Podczas ostatniego posiedzenia sejmowej podkomisji do spraw mikro, małych i średnich przedsiębiorstw(1) posłowie dyskutowali na temat sytuacji tego sektora w świetle projektowanych przez rząd zmian w przepisach o utrzymaniu czystości i porządku w gminach. Najwięcej dyskusji wzbudziło proponowane w nowelizacji przekazanie w praktyce gospodarki odpadami z nieruchomości niezamieszkałych w ręce gmin. Resort środowiska przypomina, że i tak złagodził już swoje stanowisko w tej sprawie. Jeszcze w sierpniu ubiegłego roku proponował bowiem obligatoryjne objęcie takich nieruchomości systemem gminnym. Według najnowszej wersji projektu, decyzja o sposobie odbioru odpadów np. ze sklepów, biur, hoteli, szpitali czy obiektów gastronomii zależeć będzie od rad gmin. - Fakultatywność nic nie zmieni bo większość gmin podejmie stosowne uchwały i całkowicie przejmie w ten sposób rynek – mówił w Sejmie Karol Wójcik, przewodniczący Rady Programowej Związku Pracodawców Gospodarki Odpadami. - W biznesie nic nie jest raz na zawsze - odpowiada Sławomir Mazurek, wiceminister środowiska.
17-procentowy tort
Obecna podczas posiedzenia strona społeczna negatywnie odniosła się do proponowanych przez rząd zmian. Reprezentujące małych i średnich przedsębiorców zrzeszenia twierdzą, że umożliwienie samorządom podejmowania uchwał w sprawie objęcia gminnym systemem gospodarki odpadami nieruchomości niezamieszkałych doprowadzi do wyeliminowania ich z rynku. – Odpady z tych nieruchomości to według szacunków ok. 17 proc. całej masy produkowanych odpadów. Tymczasem nawet z tego kawałka chcą Państwo usunąć polskich małych i średnich przedsiębiorców – żaliła się w Sejmie Katarzyna Niemiejska ze Związku Przedsiębiorców i Pracodawców. – Nie chcemy wiele. Chcemy swojej niszy, w której będziemy mogli spokojnie pracować – dodają inni. Apel branży jest prosty: chodzi o wykreślenie z nowelizacji art. 6c ust. 2 i 4. Postulat związkowców popiera również powołany na mocy Konstytucji dla Biznesu Rzecznik MŚP.
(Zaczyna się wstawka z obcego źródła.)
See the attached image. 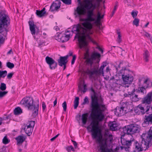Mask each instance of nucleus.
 Masks as SVG:
<instances>
[{"label": "nucleus", "instance_id": "nucleus-1", "mask_svg": "<svg viewBox=\"0 0 152 152\" xmlns=\"http://www.w3.org/2000/svg\"><path fill=\"white\" fill-rule=\"evenodd\" d=\"M83 11L80 7L78 6L75 9L74 15L75 18H80L79 20L84 22L81 24L78 23L73 25L72 32L75 34L74 39H78L79 46L80 49L86 48L88 45L87 39L93 42L90 35L93 34L94 31L92 30L93 25L91 22H94L95 23L100 22L101 19L103 18L104 15H101V13L98 11L97 13V17L93 14L92 11H88L87 12L86 18H81L83 15Z\"/></svg>", "mask_w": 152, "mask_h": 152}, {"label": "nucleus", "instance_id": "nucleus-2", "mask_svg": "<svg viewBox=\"0 0 152 152\" xmlns=\"http://www.w3.org/2000/svg\"><path fill=\"white\" fill-rule=\"evenodd\" d=\"M91 91L93 92L91 95V102L90 105L91 113L90 116L91 120V124L93 127L95 126L98 128V122L103 121L105 118L103 112L104 111V109L105 108V105L99 104L98 102V99L97 94L93 88H91ZM97 129V131L99 132V130Z\"/></svg>", "mask_w": 152, "mask_h": 152}, {"label": "nucleus", "instance_id": "nucleus-3", "mask_svg": "<svg viewBox=\"0 0 152 152\" xmlns=\"http://www.w3.org/2000/svg\"><path fill=\"white\" fill-rule=\"evenodd\" d=\"M99 122H98V129L99 130V132L97 131V127L95 126L93 127L92 125L90 124V125L87 127L88 129H91V136L93 139H96V141L99 143L101 144L100 146V150L101 152H107V143L109 142L110 143L113 142V137L112 134H110L109 132H105L104 134V143H102L101 141V140L102 138L101 130L100 129L99 124Z\"/></svg>", "mask_w": 152, "mask_h": 152}, {"label": "nucleus", "instance_id": "nucleus-4", "mask_svg": "<svg viewBox=\"0 0 152 152\" xmlns=\"http://www.w3.org/2000/svg\"><path fill=\"white\" fill-rule=\"evenodd\" d=\"M151 128L146 134H143L142 136V140L141 142L138 143L134 140L135 149L137 151H146L152 145V130Z\"/></svg>", "mask_w": 152, "mask_h": 152}, {"label": "nucleus", "instance_id": "nucleus-5", "mask_svg": "<svg viewBox=\"0 0 152 152\" xmlns=\"http://www.w3.org/2000/svg\"><path fill=\"white\" fill-rule=\"evenodd\" d=\"M5 11L0 12V45L7 39V28L10 24V19Z\"/></svg>", "mask_w": 152, "mask_h": 152}, {"label": "nucleus", "instance_id": "nucleus-6", "mask_svg": "<svg viewBox=\"0 0 152 152\" xmlns=\"http://www.w3.org/2000/svg\"><path fill=\"white\" fill-rule=\"evenodd\" d=\"M20 104L24 105L28 107V109L32 111V115L35 117L38 114L39 107V102L38 100L34 102L31 97H26L21 101Z\"/></svg>", "mask_w": 152, "mask_h": 152}, {"label": "nucleus", "instance_id": "nucleus-7", "mask_svg": "<svg viewBox=\"0 0 152 152\" xmlns=\"http://www.w3.org/2000/svg\"><path fill=\"white\" fill-rule=\"evenodd\" d=\"M129 71L126 69L125 68L124 69H121L119 71V74H121L122 79L125 85V87H128L129 85L133 80L132 76L129 74Z\"/></svg>", "mask_w": 152, "mask_h": 152}, {"label": "nucleus", "instance_id": "nucleus-8", "mask_svg": "<svg viewBox=\"0 0 152 152\" xmlns=\"http://www.w3.org/2000/svg\"><path fill=\"white\" fill-rule=\"evenodd\" d=\"M140 126L135 124H130L125 126L123 128V132L124 134L132 135L140 131Z\"/></svg>", "mask_w": 152, "mask_h": 152}, {"label": "nucleus", "instance_id": "nucleus-9", "mask_svg": "<svg viewBox=\"0 0 152 152\" xmlns=\"http://www.w3.org/2000/svg\"><path fill=\"white\" fill-rule=\"evenodd\" d=\"M101 56L100 54L98 53H93L90 57H88L86 58V61L87 64L92 66L93 64V61L95 60H96V63H99L100 60Z\"/></svg>", "mask_w": 152, "mask_h": 152}, {"label": "nucleus", "instance_id": "nucleus-10", "mask_svg": "<svg viewBox=\"0 0 152 152\" xmlns=\"http://www.w3.org/2000/svg\"><path fill=\"white\" fill-rule=\"evenodd\" d=\"M104 67V66L102 65L99 69L95 68L93 69L92 71H91L88 69L86 71V73L89 75L90 78H91L93 77L94 75H99L103 74H104L103 70Z\"/></svg>", "mask_w": 152, "mask_h": 152}, {"label": "nucleus", "instance_id": "nucleus-11", "mask_svg": "<svg viewBox=\"0 0 152 152\" xmlns=\"http://www.w3.org/2000/svg\"><path fill=\"white\" fill-rule=\"evenodd\" d=\"M148 78H147L144 82V84H147V86L145 88V86H139V87L137 89L135 90V91L137 93H142L144 94L145 91V93H146V88H150L152 86V83L150 80H149Z\"/></svg>", "mask_w": 152, "mask_h": 152}, {"label": "nucleus", "instance_id": "nucleus-12", "mask_svg": "<svg viewBox=\"0 0 152 152\" xmlns=\"http://www.w3.org/2000/svg\"><path fill=\"white\" fill-rule=\"evenodd\" d=\"M35 124L34 121H30L26 125L24 130L28 136H30L31 134Z\"/></svg>", "mask_w": 152, "mask_h": 152}, {"label": "nucleus", "instance_id": "nucleus-13", "mask_svg": "<svg viewBox=\"0 0 152 152\" xmlns=\"http://www.w3.org/2000/svg\"><path fill=\"white\" fill-rule=\"evenodd\" d=\"M134 140H127L124 139H121V143L123 145L126 146L127 147L124 146H121V149L124 148L126 151H127L128 150V148H129V146L131 145L132 143H134Z\"/></svg>", "mask_w": 152, "mask_h": 152}, {"label": "nucleus", "instance_id": "nucleus-14", "mask_svg": "<svg viewBox=\"0 0 152 152\" xmlns=\"http://www.w3.org/2000/svg\"><path fill=\"white\" fill-rule=\"evenodd\" d=\"M61 3L60 0H56L55 2H53L51 5L49 11L51 12L58 11L60 7Z\"/></svg>", "mask_w": 152, "mask_h": 152}, {"label": "nucleus", "instance_id": "nucleus-15", "mask_svg": "<svg viewBox=\"0 0 152 152\" xmlns=\"http://www.w3.org/2000/svg\"><path fill=\"white\" fill-rule=\"evenodd\" d=\"M125 109L124 107H117L114 111L115 114L118 116L124 115L127 112Z\"/></svg>", "mask_w": 152, "mask_h": 152}, {"label": "nucleus", "instance_id": "nucleus-16", "mask_svg": "<svg viewBox=\"0 0 152 152\" xmlns=\"http://www.w3.org/2000/svg\"><path fill=\"white\" fill-rule=\"evenodd\" d=\"M149 124H152V114L145 115L144 121L142 125L145 127L148 126Z\"/></svg>", "mask_w": 152, "mask_h": 152}, {"label": "nucleus", "instance_id": "nucleus-17", "mask_svg": "<svg viewBox=\"0 0 152 152\" xmlns=\"http://www.w3.org/2000/svg\"><path fill=\"white\" fill-rule=\"evenodd\" d=\"M48 65L51 70L55 69L57 66V63L53 58L48 56Z\"/></svg>", "mask_w": 152, "mask_h": 152}, {"label": "nucleus", "instance_id": "nucleus-18", "mask_svg": "<svg viewBox=\"0 0 152 152\" xmlns=\"http://www.w3.org/2000/svg\"><path fill=\"white\" fill-rule=\"evenodd\" d=\"M135 89L134 88L131 92H128V97H129L131 100L133 102H137L139 100L138 95L134 93Z\"/></svg>", "mask_w": 152, "mask_h": 152}, {"label": "nucleus", "instance_id": "nucleus-19", "mask_svg": "<svg viewBox=\"0 0 152 152\" xmlns=\"http://www.w3.org/2000/svg\"><path fill=\"white\" fill-rule=\"evenodd\" d=\"M93 1L91 0H84L83 3L84 8L88 11L91 10Z\"/></svg>", "mask_w": 152, "mask_h": 152}, {"label": "nucleus", "instance_id": "nucleus-20", "mask_svg": "<svg viewBox=\"0 0 152 152\" xmlns=\"http://www.w3.org/2000/svg\"><path fill=\"white\" fill-rule=\"evenodd\" d=\"M68 58L67 56H60L59 59L58 60V65L61 66H62L64 64H66L67 62V59Z\"/></svg>", "mask_w": 152, "mask_h": 152}, {"label": "nucleus", "instance_id": "nucleus-21", "mask_svg": "<svg viewBox=\"0 0 152 152\" xmlns=\"http://www.w3.org/2000/svg\"><path fill=\"white\" fill-rule=\"evenodd\" d=\"M28 23L31 34L32 35H34L36 32L35 28L36 27V26L34 24V22L33 20H29Z\"/></svg>", "mask_w": 152, "mask_h": 152}, {"label": "nucleus", "instance_id": "nucleus-22", "mask_svg": "<svg viewBox=\"0 0 152 152\" xmlns=\"http://www.w3.org/2000/svg\"><path fill=\"white\" fill-rule=\"evenodd\" d=\"M56 38V39L63 43L67 42L69 40V39L66 38L63 34H62L61 33L58 34Z\"/></svg>", "mask_w": 152, "mask_h": 152}, {"label": "nucleus", "instance_id": "nucleus-23", "mask_svg": "<svg viewBox=\"0 0 152 152\" xmlns=\"http://www.w3.org/2000/svg\"><path fill=\"white\" fill-rule=\"evenodd\" d=\"M108 125L112 131H115L118 130V124L115 122H111L109 123Z\"/></svg>", "mask_w": 152, "mask_h": 152}, {"label": "nucleus", "instance_id": "nucleus-24", "mask_svg": "<svg viewBox=\"0 0 152 152\" xmlns=\"http://www.w3.org/2000/svg\"><path fill=\"white\" fill-rule=\"evenodd\" d=\"M26 138V137L22 135H19L17 137L15 138V139L17 141V144L19 145L22 143L25 140Z\"/></svg>", "mask_w": 152, "mask_h": 152}, {"label": "nucleus", "instance_id": "nucleus-25", "mask_svg": "<svg viewBox=\"0 0 152 152\" xmlns=\"http://www.w3.org/2000/svg\"><path fill=\"white\" fill-rule=\"evenodd\" d=\"M88 114V113H86L83 114L81 116V119L82 123L83 125H85L87 121Z\"/></svg>", "mask_w": 152, "mask_h": 152}, {"label": "nucleus", "instance_id": "nucleus-26", "mask_svg": "<svg viewBox=\"0 0 152 152\" xmlns=\"http://www.w3.org/2000/svg\"><path fill=\"white\" fill-rule=\"evenodd\" d=\"M150 55L149 52L147 50H145L143 53V58L145 62H148Z\"/></svg>", "mask_w": 152, "mask_h": 152}, {"label": "nucleus", "instance_id": "nucleus-27", "mask_svg": "<svg viewBox=\"0 0 152 152\" xmlns=\"http://www.w3.org/2000/svg\"><path fill=\"white\" fill-rule=\"evenodd\" d=\"M22 113V110L20 107L16 108L14 110V114L15 115H19Z\"/></svg>", "mask_w": 152, "mask_h": 152}, {"label": "nucleus", "instance_id": "nucleus-28", "mask_svg": "<svg viewBox=\"0 0 152 152\" xmlns=\"http://www.w3.org/2000/svg\"><path fill=\"white\" fill-rule=\"evenodd\" d=\"M45 14V12H42L41 10H36V14L39 17H41L44 16Z\"/></svg>", "mask_w": 152, "mask_h": 152}, {"label": "nucleus", "instance_id": "nucleus-29", "mask_svg": "<svg viewBox=\"0 0 152 152\" xmlns=\"http://www.w3.org/2000/svg\"><path fill=\"white\" fill-rule=\"evenodd\" d=\"M79 97H76L75 98V100L74 101V108L76 109L79 103Z\"/></svg>", "mask_w": 152, "mask_h": 152}, {"label": "nucleus", "instance_id": "nucleus-30", "mask_svg": "<svg viewBox=\"0 0 152 152\" xmlns=\"http://www.w3.org/2000/svg\"><path fill=\"white\" fill-rule=\"evenodd\" d=\"M10 141V140L7 138L6 136H4L2 140V142L4 144H7L9 143Z\"/></svg>", "mask_w": 152, "mask_h": 152}, {"label": "nucleus", "instance_id": "nucleus-31", "mask_svg": "<svg viewBox=\"0 0 152 152\" xmlns=\"http://www.w3.org/2000/svg\"><path fill=\"white\" fill-rule=\"evenodd\" d=\"M140 20L138 18H135L133 21V24L137 27L139 26Z\"/></svg>", "mask_w": 152, "mask_h": 152}, {"label": "nucleus", "instance_id": "nucleus-32", "mask_svg": "<svg viewBox=\"0 0 152 152\" xmlns=\"http://www.w3.org/2000/svg\"><path fill=\"white\" fill-rule=\"evenodd\" d=\"M6 66L8 68L10 69H12L14 67V64L10 62H8L7 63Z\"/></svg>", "mask_w": 152, "mask_h": 152}, {"label": "nucleus", "instance_id": "nucleus-33", "mask_svg": "<svg viewBox=\"0 0 152 152\" xmlns=\"http://www.w3.org/2000/svg\"><path fill=\"white\" fill-rule=\"evenodd\" d=\"M66 149L68 152H70L71 150L73 151H75V150L72 145L66 147Z\"/></svg>", "mask_w": 152, "mask_h": 152}, {"label": "nucleus", "instance_id": "nucleus-34", "mask_svg": "<svg viewBox=\"0 0 152 152\" xmlns=\"http://www.w3.org/2000/svg\"><path fill=\"white\" fill-rule=\"evenodd\" d=\"M89 102L88 98L87 96H86L85 97L83 100V102L82 103V104L85 105V104H88L89 103Z\"/></svg>", "mask_w": 152, "mask_h": 152}, {"label": "nucleus", "instance_id": "nucleus-35", "mask_svg": "<svg viewBox=\"0 0 152 152\" xmlns=\"http://www.w3.org/2000/svg\"><path fill=\"white\" fill-rule=\"evenodd\" d=\"M0 88L1 90L2 91L5 90L6 88V84L4 83H1Z\"/></svg>", "mask_w": 152, "mask_h": 152}, {"label": "nucleus", "instance_id": "nucleus-36", "mask_svg": "<svg viewBox=\"0 0 152 152\" xmlns=\"http://www.w3.org/2000/svg\"><path fill=\"white\" fill-rule=\"evenodd\" d=\"M117 34L118 35V38L117 39V41L118 42L120 43H121L122 41V39L121 38V35L120 34V32H117Z\"/></svg>", "mask_w": 152, "mask_h": 152}, {"label": "nucleus", "instance_id": "nucleus-37", "mask_svg": "<svg viewBox=\"0 0 152 152\" xmlns=\"http://www.w3.org/2000/svg\"><path fill=\"white\" fill-rule=\"evenodd\" d=\"M9 116H7L6 117L0 118V125H1L3 122V121L4 120H7L9 119Z\"/></svg>", "mask_w": 152, "mask_h": 152}, {"label": "nucleus", "instance_id": "nucleus-38", "mask_svg": "<svg viewBox=\"0 0 152 152\" xmlns=\"http://www.w3.org/2000/svg\"><path fill=\"white\" fill-rule=\"evenodd\" d=\"M66 4L70 5L71 4V0H61Z\"/></svg>", "mask_w": 152, "mask_h": 152}, {"label": "nucleus", "instance_id": "nucleus-39", "mask_svg": "<svg viewBox=\"0 0 152 152\" xmlns=\"http://www.w3.org/2000/svg\"><path fill=\"white\" fill-rule=\"evenodd\" d=\"M91 9L88 11H92L93 13L94 14L93 11L96 8V5L95 4H93L92 3V5H91Z\"/></svg>", "mask_w": 152, "mask_h": 152}, {"label": "nucleus", "instance_id": "nucleus-40", "mask_svg": "<svg viewBox=\"0 0 152 152\" xmlns=\"http://www.w3.org/2000/svg\"><path fill=\"white\" fill-rule=\"evenodd\" d=\"M138 13V12L137 11L135 12L134 11H132L131 12V15L133 18H135L137 16Z\"/></svg>", "mask_w": 152, "mask_h": 152}, {"label": "nucleus", "instance_id": "nucleus-41", "mask_svg": "<svg viewBox=\"0 0 152 152\" xmlns=\"http://www.w3.org/2000/svg\"><path fill=\"white\" fill-rule=\"evenodd\" d=\"M62 106L63 108V110L64 111H66V110L67 104L66 101H64L62 104Z\"/></svg>", "mask_w": 152, "mask_h": 152}, {"label": "nucleus", "instance_id": "nucleus-42", "mask_svg": "<svg viewBox=\"0 0 152 152\" xmlns=\"http://www.w3.org/2000/svg\"><path fill=\"white\" fill-rule=\"evenodd\" d=\"M8 92L6 91H0V97L4 96Z\"/></svg>", "mask_w": 152, "mask_h": 152}, {"label": "nucleus", "instance_id": "nucleus-43", "mask_svg": "<svg viewBox=\"0 0 152 152\" xmlns=\"http://www.w3.org/2000/svg\"><path fill=\"white\" fill-rule=\"evenodd\" d=\"M70 31H67L66 32L65 34H64L66 38L69 39V38L71 37V35L70 34H67Z\"/></svg>", "mask_w": 152, "mask_h": 152}, {"label": "nucleus", "instance_id": "nucleus-44", "mask_svg": "<svg viewBox=\"0 0 152 152\" xmlns=\"http://www.w3.org/2000/svg\"><path fill=\"white\" fill-rule=\"evenodd\" d=\"M76 58V56L75 55L73 56V58L71 61V64H73L75 62V60Z\"/></svg>", "mask_w": 152, "mask_h": 152}, {"label": "nucleus", "instance_id": "nucleus-45", "mask_svg": "<svg viewBox=\"0 0 152 152\" xmlns=\"http://www.w3.org/2000/svg\"><path fill=\"white\" fill-rule=\"evenodd\" d=\"M13 75V73H8L7 76V78L9 79H11L12 78Z\"/></svg>", "mask_w": 152, "mask_h": 152}, {"label": "nucleus", "instance_id": "nucleus-46", "mask_svg": "<svg viewBox=\"0 0 152 152\" xmlns=\"http://www.w3.org/2000/svg\"><path fill=\"white\" fill-rule=\"evenodd\" d=\"M71 141L73 143V144L74 145L75 148H76L77 147V142L75 141H74L73 140H72Z\"/></svg>", "mask_w": 152, "mask_h": 152}, {"label": "nucleus", "instance_id": "nucleus-47", "mask_svg": "<svg viewBox=\"0 0 152 152\" xmlns=\"http://www.w3.org/2000/svg\"><path fill=\"white\" fill-rule=\"evenodd\" d=\"M145 35L148 38H149V39L151 40L152 39V37H151V35L150 34H149L148 33H147V32H145Z\"/></svg>", "mask_w": 152, "mask_h": 152}, {"label": "nucleus", "instance_id": "nucleus-48", "mask_svg": "<svg viewBox=\"0 0 152 152\" xmlns=\"http://www.w3.org/2000/svg\"><path fill=\"white\" fill-rule=\"evenodd\" d=\"M42 105L43 110L44 111L46 107V106L45 103L44 102H42Z\"/></svg>", "mask_w": 152, "mask_h": 152}, {"label": "nucleus", "instance_id": "nucleus-49", "mask_svg": "<svg viewBox=\"0 0 152 152\" xmlns=\"http://www.w3.org/2000/svg\"><path fill=\"white\" fill-rule=\"evenodd\" d=\"M122 64H123L122 62H120L119 63V64L118 65V67H116V69L117 72L118 70V68H120L121 65Z\"/></svg>", "mask_w": 152, "mask_h": 152}, {"label": "nucleus", "instance_id": "nucleus-50", "mask_svg": "<svg viewBox=\"0 0 152 152\" xmlns=\"http://www.w3.org/2000/svg\"><path fill=\"white\" fill-rule=\"evenodd\" d=\"M115 4H116L115 6L113 9V10H116V9L117 8V7L118 6V2H116L115 3Z\"/></svg>", "mask_w": 152, "mask_h": 152}, {"label": "nucleus", "instance_id": "nucleus-51", "mask_svg": "<svg viewBox=\"0 0 152 152\" xmlns=\"http://www.w3.org/2000/svg\"><path fill=\"white\" fill-rule=\"evenodd\" d=\"M134 111L136 113H138L139 112V111H140L139 110L138 108H137V106L136 108L134 109Z\"/></svg>", "mask_w": 152, "mask_h": 152}, {"label": "nucleus", "instance_id": "nucleus-52", "mask_svg": "<svg viewBox=\"0 0 152 152\" xmlns=\"http://www.w3.org/2000/svg\"><path fill=\"white\" fill-rule=\"evenodd\" d=\"M73 53L71 51H69V53H68V55H67V56H68V57L69 56H72Z\"/></svg>", "mask_w": 152, "mask_h": 152}, {"label": "nucleus", "instance_id": "nucleus-53", "mask_svg": "<svg viewBox=\"0 0 152 152\" xmlns=\"http://www.w3.org/2000/svg\"><path fill=\"white\" fill-rule=\"evenodd\" d=\"M54 29H55L56 31H58L59 30V28L57 26H55L54 28Z\"/></svg>", "mask_w": 152, "mask_h": 152}, {"label": "nucleus", "instance_id": "nucleus-54", "mask_svg": "<svg viewBox=\"0 0 152 152\" xmlns=\"http://www.w3.org/2000/svg\"><path fill=\"white\" fill-rule=\"evenodd\" d=\"M142 80V79H139V82H138V86H141V82Z\"/></svg>", "mask_w": 152, "mask_h": 152}, {"label": "nucleus", "instance_id": "nucleus-55", "mask_svg": "<svg viewBox=\"0 0 152 152\" xmlns=\"http://www.w3.org/2000/svg\"><path fill=\"white\" fill-rule=\"evenodd\" d=\"M57 99L56 98V99H55V100L54 101V102H53L54 106H55L56 105V104H57Z\"/></svg>", "mask_w": 152, "mask_h": 152}, {"label": "nucleus", "instance_id": "nucleus-56", "mask_svg": "<svg viewBox=\"0 0 152 152\" xmlns=\"http://www.w3.org/2000/svg\"><path fill=\"white\" fill-rule=\"evenodd\" d=\"M44 42H42L41 43H39V45H38V47H39L41 46H42V45H44L45 44H44Z\"/></svg>", "mask_w": 152, "mask_h": 152}, {"label": "nucleus", "instance_id": "nucleus-57", "mask_svg": "<svg viewBox=\"0 0 152 152\" xmlns=\"http://www.w3.org/2000/svg\"><path fill=\"white\" fill-rule=\"evenodd\" d=\"M102 65H104V67L107 66V62H104L103 63Z\"/></svg>", "mask_w": 152, "mask_h": 152}, {"label": "nucleus", "instance_id": "nucleus-58", "mask_svg": "<svg viewBox=\"0 0 152 152\" xmlns=\"http://www.w3.org/2000/svg\"><path fill=\"white\" fill-rule=\"evenodd\" d=\"M115 11L116 10H113L112 12V14L111 15V17L113 16V15L115 13Z\"/></svg>", "mask_w": 152, "mask_h": 152}, {"label": "nucleus", "instance_id": "nucleus-59", "mask_svg": "<svg viewBox=\"0 0 152 152\" xmlns=\"http://www.w3.org/2000/svg\"><path fill=\"white\" fill-rule=\"evenodd\" d=\"M109 71H110V69L109 68V67L108 66L106 68V71L107 72H109Z\"/></svg>", "mask_w": 152, "mask_h": 152}, {"label": "nucleus", "instance_id": "nucleus-60", "mask_svg": "<svg viewBox=\"0 0 152 152\" xmlns=\"http://www.w3.org/2000/svg\"><path fill=\"white\" fill-rule=\"evenodd\" d=\"M45 7H44L43 8V9L41 10V11L42 12H45V14L46 13V12L45 11Z\"/></svg>", "mask_w": 152, "mask_h": 152}, {"label": "nucleus", "instance_id": "nucleus-61", "mask_svg": "<svg viewBox=\"0 0 152 152\" xmlns=\"http://www.w3.org/2000/svg\"><path fill=\"white\" fill-rule=\"evenodd\" d=\"M97 48L98 49V50H99V51H101V50H102V49L101 48L99 47V46H98L97 48Z\"/></svg>", "mask_w": 152, "mask_h": 152}, {"label": "nucleus", "instance_id": "nucleus-62", "mask_svg": "<svg viewBox=\"0 0 152 152\" xmlns=\"http://www.w3.org/2000/svg\"><path fill=\"white\" fill-rule=\"evenodd\" d=\"M56 139V138H55L54 137H53L51 139H50V140L51 141H53L55 139Z\"/></svg>", "mask_w": 152, "mask_h": 152}, {"label": "nucleus", "instance_id": "nucleus-63", "mask_svg": "<svg viewBox=\"0 0 152 152\" xmlns=\"http://www.w3.org/2000/svg\"><path fill=\"white\" fill-rule=\"evenodd\" d=\"M66 64H64L63 66H64V67H63V70H64L66 68Z\"/></svg>", "mask_w": 152, "mask_h": 152}, {"label": "nucleus", "instance_id": "nucleus-64", "mask_svg": "<svg viewBox=\"0 0 152 152\" xmlns=\"http://www.w3.org/2000/svg\"><path fill=\"white\" fill-rule=\"evenodd\" d=\"M149 24V22H148L145 25V27H146Z\"/></svg>", "mask_w": 152, "mask_h": 152}]
</instances>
Minister radzi: czytajcie unijne prawo
Padające podczas sejmowego posiedzenia argumenty o ograniczaniu swobody prowadzenia działalności gospodarczej były w większości odpierane przez resort środowiska w ten sam sposób. Zdaniem Sławomira Mazurka kluczem do znalezienia wspomnianej przez odpadowców niszy jest baczna obserwacja unijnej legislacji i wydawanych przez Brukselę dokumentów. - Pytają Państwo, gdzie zatem będzie miejsce dla małych i średnich przedsiębiorców. Wystarczy czytać europejskie dokumenty. To będzie np. główny beneficjent nowej perspektywy finansowej, czyli recykling. To będzie selektywna zbiórka u źródła, produkcja odpowiednich pojemników lub worków. Może instalacje do oczyszczania odpadów i produkcja gazu? Albo rozbudowa systemu informatycznego i związana z tym ochrona danych? – wyliczał w Sejmie wiceminister. – W biznesie nic nie jest raz na zawsze. Trzeba być gotowym na zmiany – zakończył.